The answer comes in a simple acknowledgment that the daily rhythm of our lives shouldn’t cease the moment we log on to our computers at work. In fact, logging on – and sitting down – is the biggest problem.

The World Health Organisation estimates that inactivity is responsible for 9% of all premature mortality, which is the same as tobacco - sitting is, literally, the new smoking. Regular screen breaks, chatting with colleagues and cycling to work are all excellent ways of building activeness, in body and in mind, into the daily grind.
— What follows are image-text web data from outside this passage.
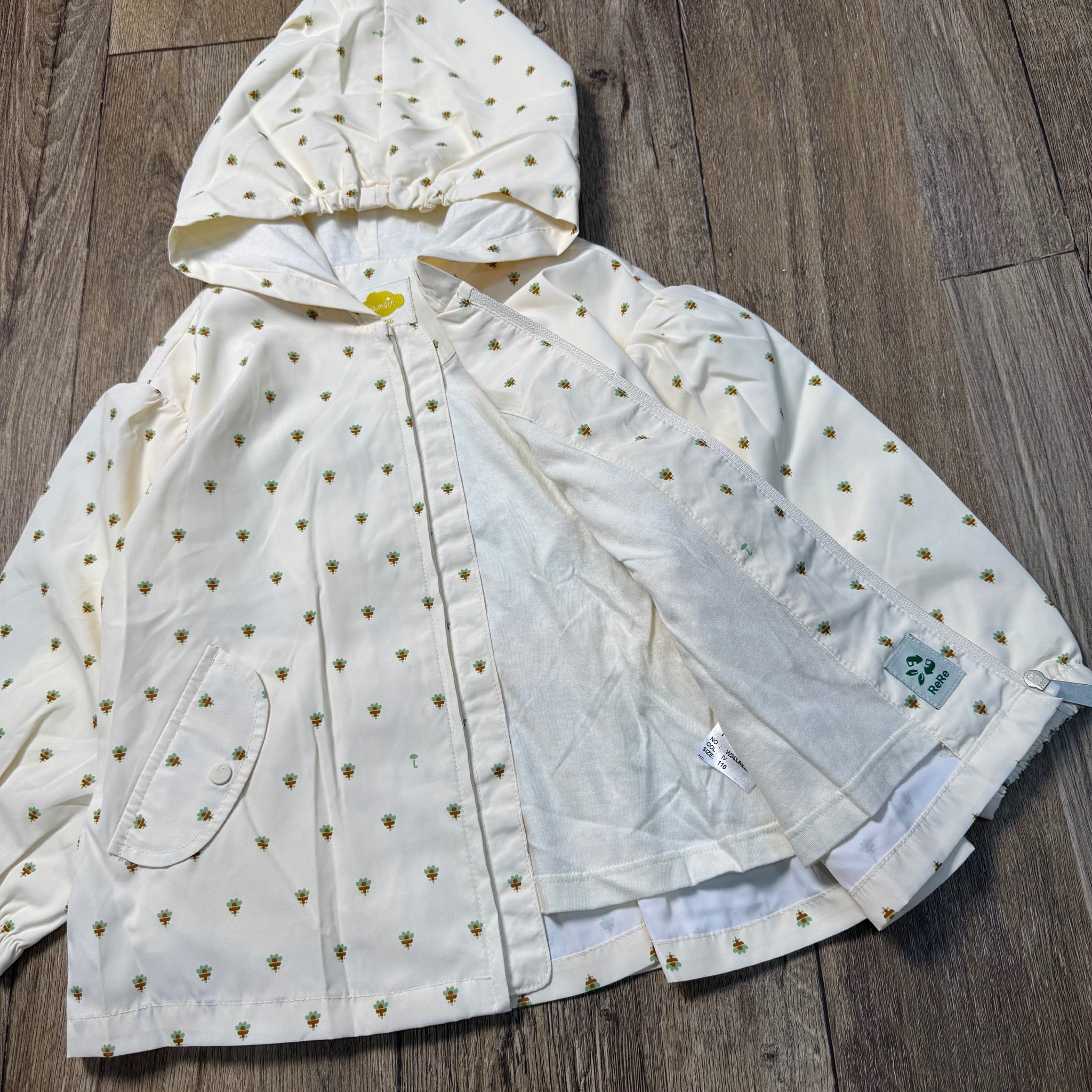 Áo khoác gió 2 lớp Moimoln lót cotton màu kem hoạ tiết hoa bé gái size 90-120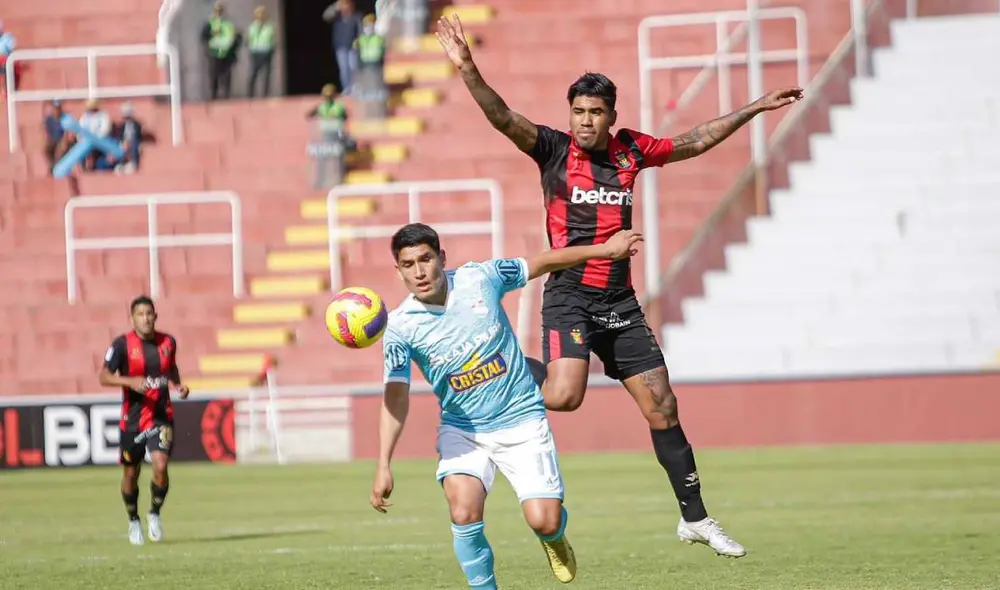 Sporting Cristal quedó en el primer lugar del acumulado. Foto: Rodrigo Talavera/GLR Sporting Cristal quedó en el primer lugar del acumulado. Foto: Rodrigo Talavera/GLR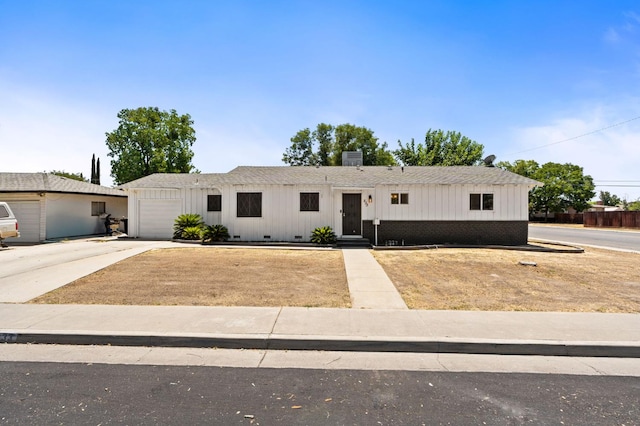 233 W Spring Ln, Lemoore, CA 93245 - photo 1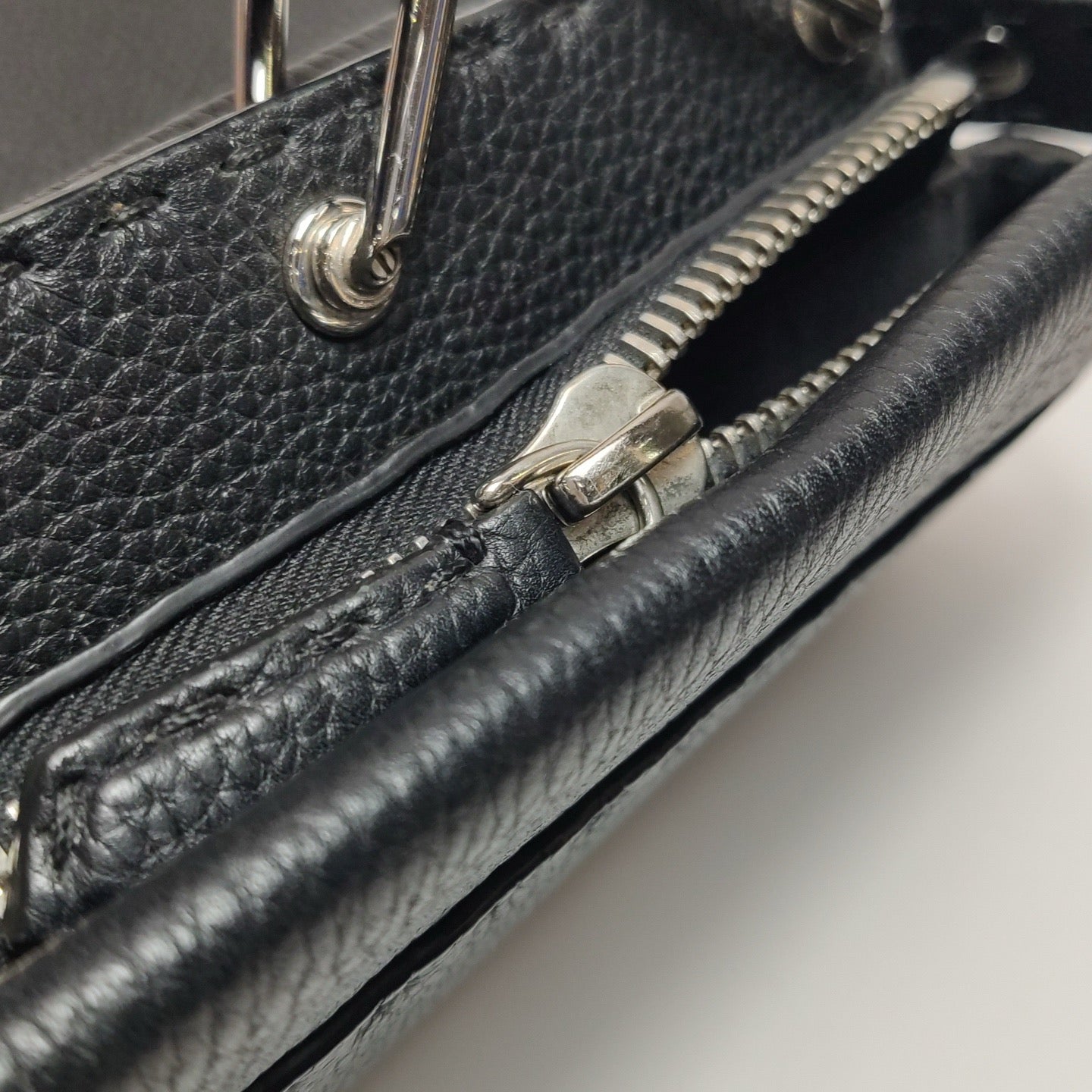 Fendi - Peekaboo - Leather - Black - (medium)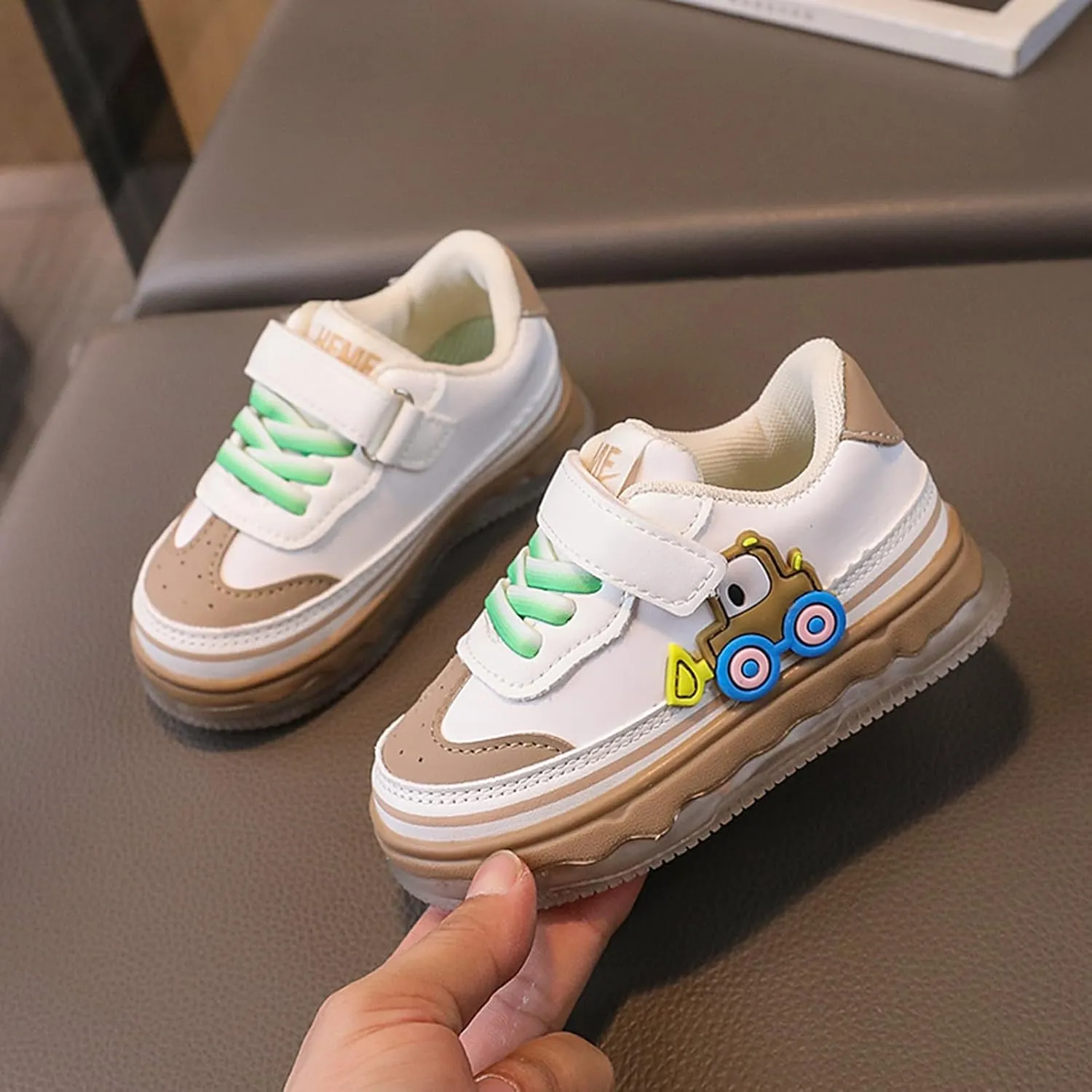 Kids Light Up Flashing Sneaker Athletic Running Shoes Lace-Up Luminous Trainer for Little Girls Boys Casual Shoes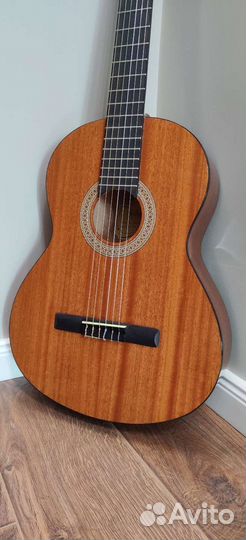 Акустическая гитара Greg Bennet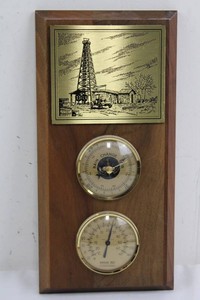 Highline West Wood Wall Weather Station With Barometer & Thermometer 12H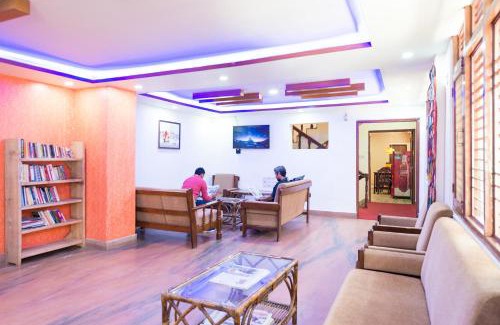 Thamel House | Comfortable Khangsar Home: Family-Friendly with Breakfast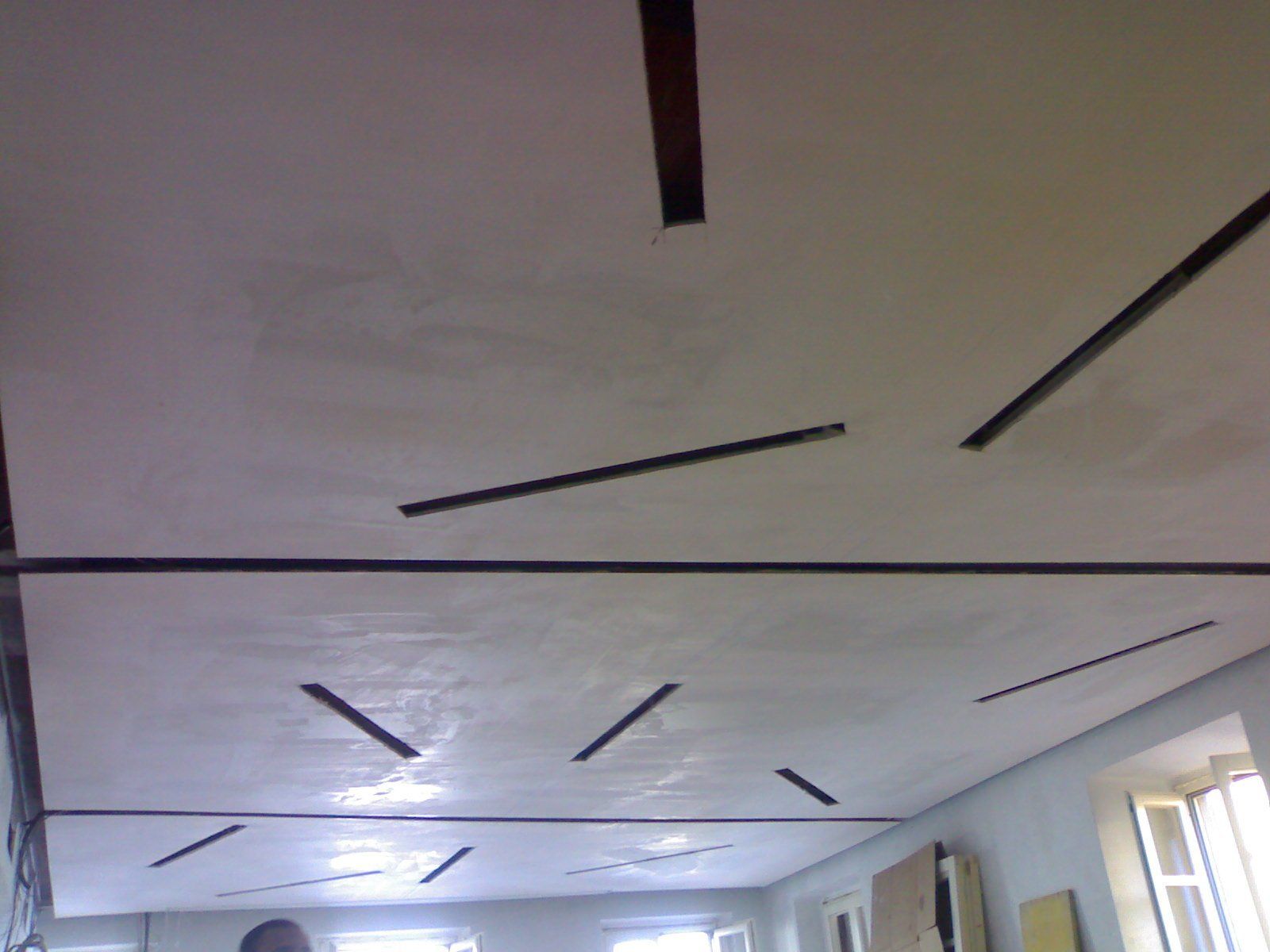 decorazione soffitto bianco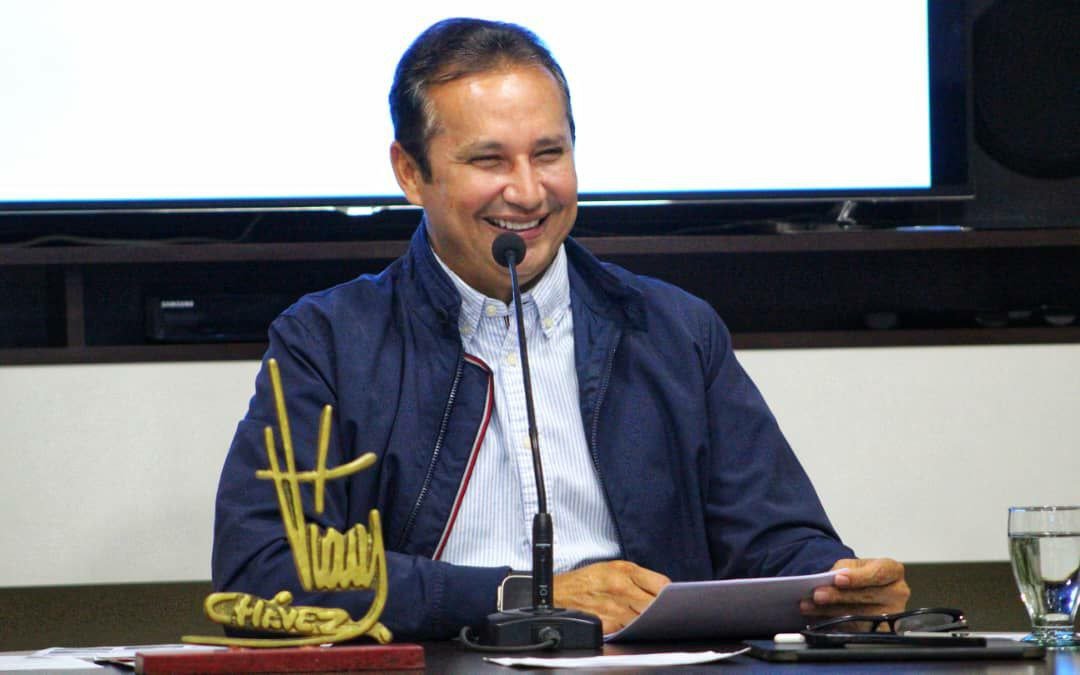#AlMomento🔴 Gobernador <a href="/josemvasquez/">José Vásquez</a> 
 "Recibimos  un motor y bomba, que estará sustituyendo a las tuberías del pueblo para beneficiar mas de 40 comunidades de Valle de la Pascua" 

#Guárico
#LogrosEnRevolución
#GuáricoProspectivo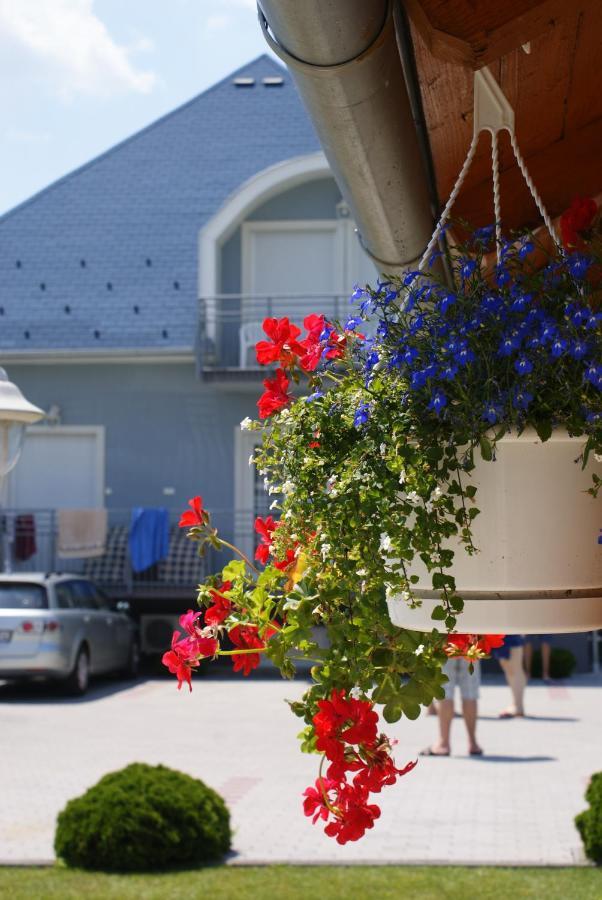 Kek Vendeghaz Family Resort Gyenesdias Ngoại thất bức ảnh
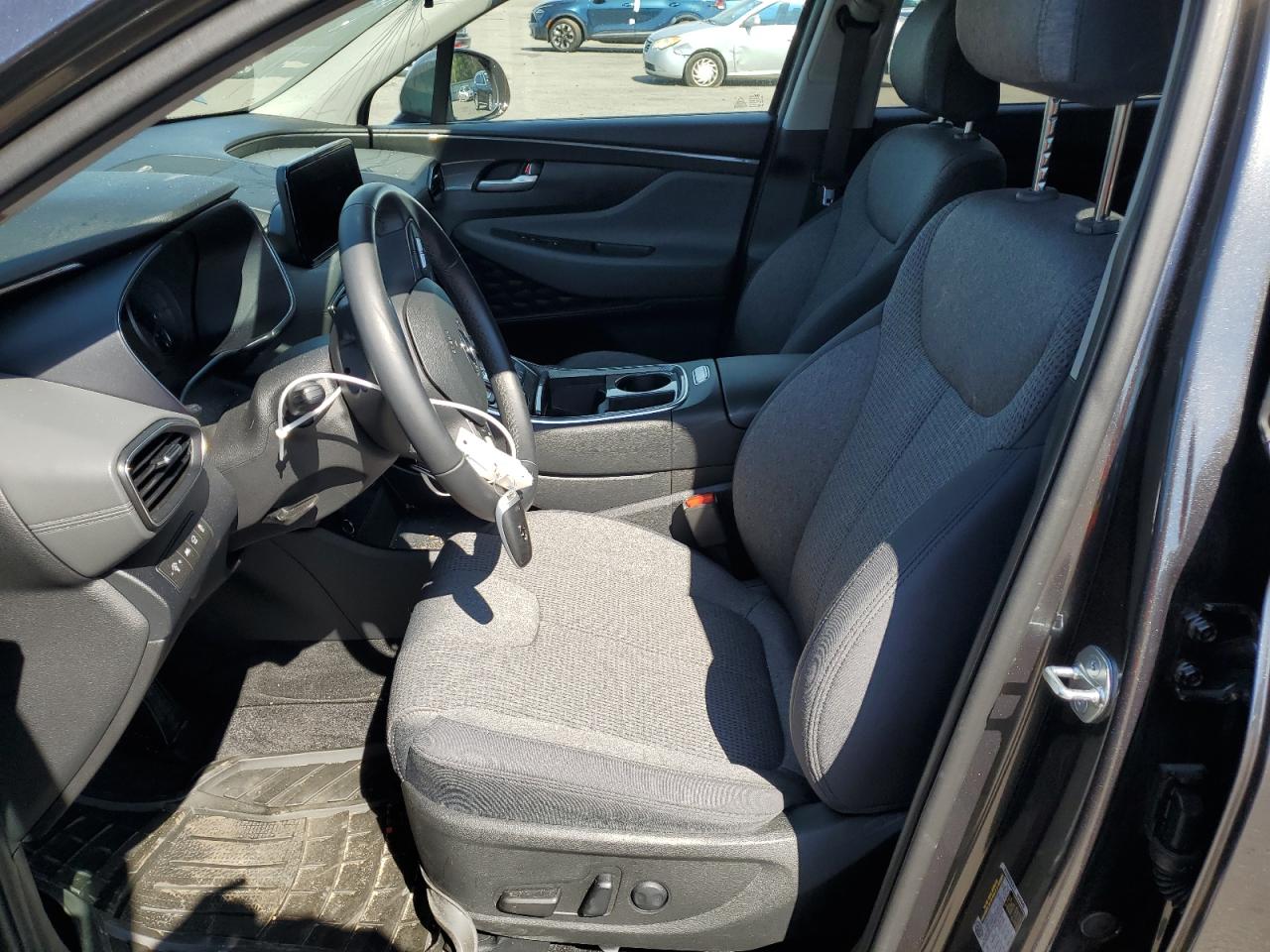 2023 Hyundai Santa Fe - Image 7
Traditionally, company approaches to staff wellbeing have been at the sharp end of crisis management – reacting to burnout and tempering stress amongst the most needy. Now we need good health promotion, and good health adoption, positioned as prevention and not just cure. It runs the gamut, from serving healthy food options in staff canteens, to putting on group exercise classes at lunchtime and providing on-site counseling for stress and anxiety. Crucially, they should be seen as integral to the fabric of the working day, not additional to it, and available to everyone regardless of obvious need.

Innovative workforces, with a keen eye on growth and development, see wellbeing initiatives as being essential to productivity, just like the introduction of smart technologies and collaborative leadership styles. As your people grow, flourish and find good wellbeing, so too will your business. 

With the case made for better health and wellbeing at work, I have a feeling everything is going to be more than ‘fine’.